/cross-lingual-structure-transfer-event-extraction

Implementation of Cross-lingual Structure Transfer for Relation and Event Extraction

Primary LanguagePython

cross-lingual-structure-transfer-event-extraction

Implementation of Cross-lingual Structure Transfer for Relation and Event Extraction.

Data pre-processing

Kultiple language pre-processing

  1. Runtransform_data.py for the English dataset
  2. Manually translate the dev_translation.json. Make sure not maintain the same order.
  3. Download https://fasttext.cc/docs/en/aligned-vectors.html
  4. Update LANG_SPECIFIC_OPTIONS with the correct path (English and German already included)
  5. Run convert_vec_to_bin.py
  6. Run allign_lang.py

This will produce a dev_translation_de.json which contains all the data from dev.json by using dev_translation_de.json.
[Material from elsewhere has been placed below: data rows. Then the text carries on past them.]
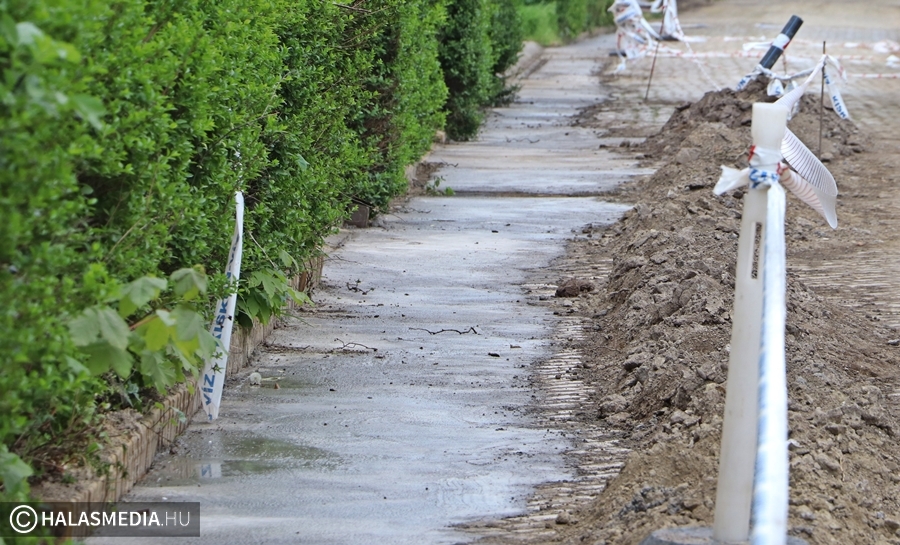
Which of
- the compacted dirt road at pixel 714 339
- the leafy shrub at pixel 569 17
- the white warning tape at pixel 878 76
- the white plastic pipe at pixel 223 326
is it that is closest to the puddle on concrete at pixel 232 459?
the white plastic pipe at pixel 223 326

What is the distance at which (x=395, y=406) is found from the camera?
5.45 meters

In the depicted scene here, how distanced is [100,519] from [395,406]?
178 cm

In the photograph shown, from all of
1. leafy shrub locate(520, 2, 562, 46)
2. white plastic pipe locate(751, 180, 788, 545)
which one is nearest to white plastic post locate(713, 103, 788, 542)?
white plastic pipe locate(751, 180, 788, 545)

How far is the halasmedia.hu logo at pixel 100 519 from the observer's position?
3361 millimetres

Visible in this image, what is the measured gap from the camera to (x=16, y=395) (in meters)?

Similar process should be done for test and train set.

Train model

English train over RAMS dataset

  1. Pre-process rams
  • Dev

python3 datapreprocessing/transform_data.py --source data/rams/dev.jsonlines --target data/parsed/dev.json --target_translation data/parsed/dev_translation.json

  • Test

python3 datapreprocessing/transform_data.py --source data/rams/test.jsonlines --target data/parsed/test.json --target_translation data/parsed/test_translation.json

  • Train

python3 datapreprocessing/transform_data.py --source data/rams/train.jsonlines --target data/parsed/train.json --target_translation data/parsed/train_translation.json

The data/parsed/train_translation.json can be used to translate and align the dataset when a different language is used.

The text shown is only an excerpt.